03/10/2009

Day 6—The sweet side of the hills

De Marmagne à Cluny
113 kms


The Vieux Jambon being a favourite dining spot for long-distance truckers, I had the pleasure of having the company of a few of them at dinner last night. It seems they are afflicted with 2 Great Injustices: the police and foreign competition. The former see truckers as “vaches à lait”, knowing that if they haven’t made their incident quotas for the week they can rely on any given trucker to be on the phone/eating at the wheel/three minutes over the time-limit between rest stops to stick him with a fine, which most of the time the company refuses to cover. The latter have swept in from the east since the last extension of the EU and stolen all their jobs, apparently whilst watching porn on portable DVD players and driving at the same time. This last revelation I take to heart, and vow to steer as clear as possible from the giants.

Dinner, in any case, was a triumph of French Golden Oldies—onion soup, boeuf braisé aux carottes, cheese plateau, raspberry bavaroise. Whole world away from camp-stove-cooked pasta with a sauce of chicken bouillon, always slightly redolent of gas, which has been the staple of my diet for the last week. After which I slept for about 12 hours, and woke up to slightly better weather.
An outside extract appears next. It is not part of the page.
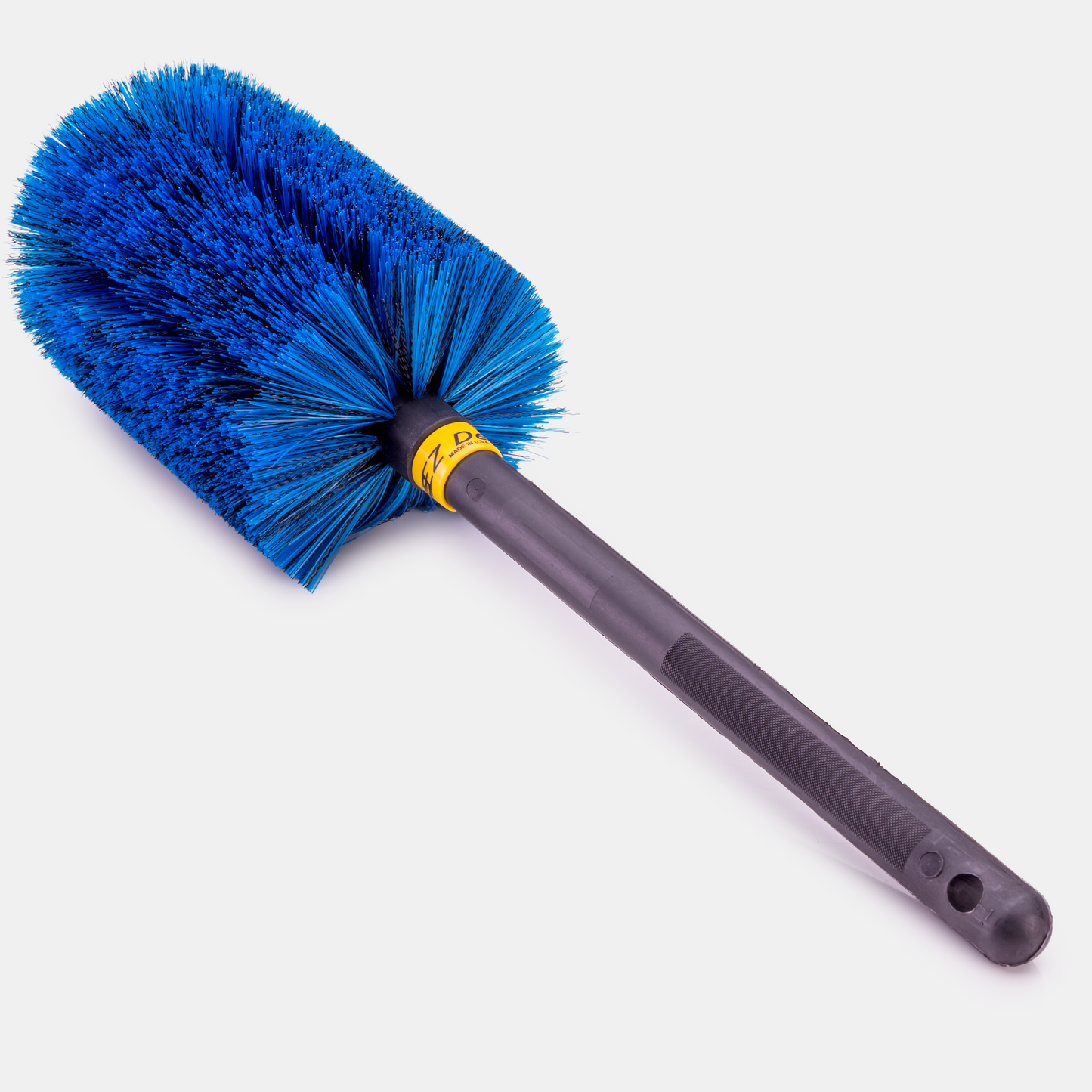P & S Detail Products Go EZ Wheel Brush R2120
After pushing off around 12, I climbed all the way up to Le Creusot, for the sole reason that it is the birthplace of Schneider Electric, the company at which I interned this summer. However, my leisurely tour was rudely interrupted by some mean looking security guys, who objected to me stationing my loaded bicycle anywhere near the Château de la Verrerie which was about to host the employment minister Xavier Darcos for some super-important meeting. Les vélos piégés, c’est la nouvelle forme de terrorisme du 21ème siècle, it seems.
I therefore came away with but One picture as proof of my passage, which goes out along with my Daily Shout-Out to Violaine, Cécile, Aurore, Pen, Hervé, Alban and the rest of my peeps at Schneider.



Le Creusot: seule preuve de mon passage. (Darcos, si tu m'entends, je suis fâchée contre toi).


Such stuff as dreams are made on.


From there, I cut cross-country to reach the lovely “voie verte” that runs along the old train tracks towards Cluny, pretty much letting gravity just pull me down out out of hilly Morvan and down into the plain of the Saône. Oh the clear blue afternoon sky, the riverside châteaux and the heavenly ease of it all. I reached Cluny in time to see the sun set over the old spires of the Medieval monastery, my leg muscles purring contentedly.
Château de la Jmenrappelleplus. All very pretty, though.

1 commentaire:

  1. photographing while cycling? you will soon enough be watching porn and cycling like the polish truck-driver you secretly want to be.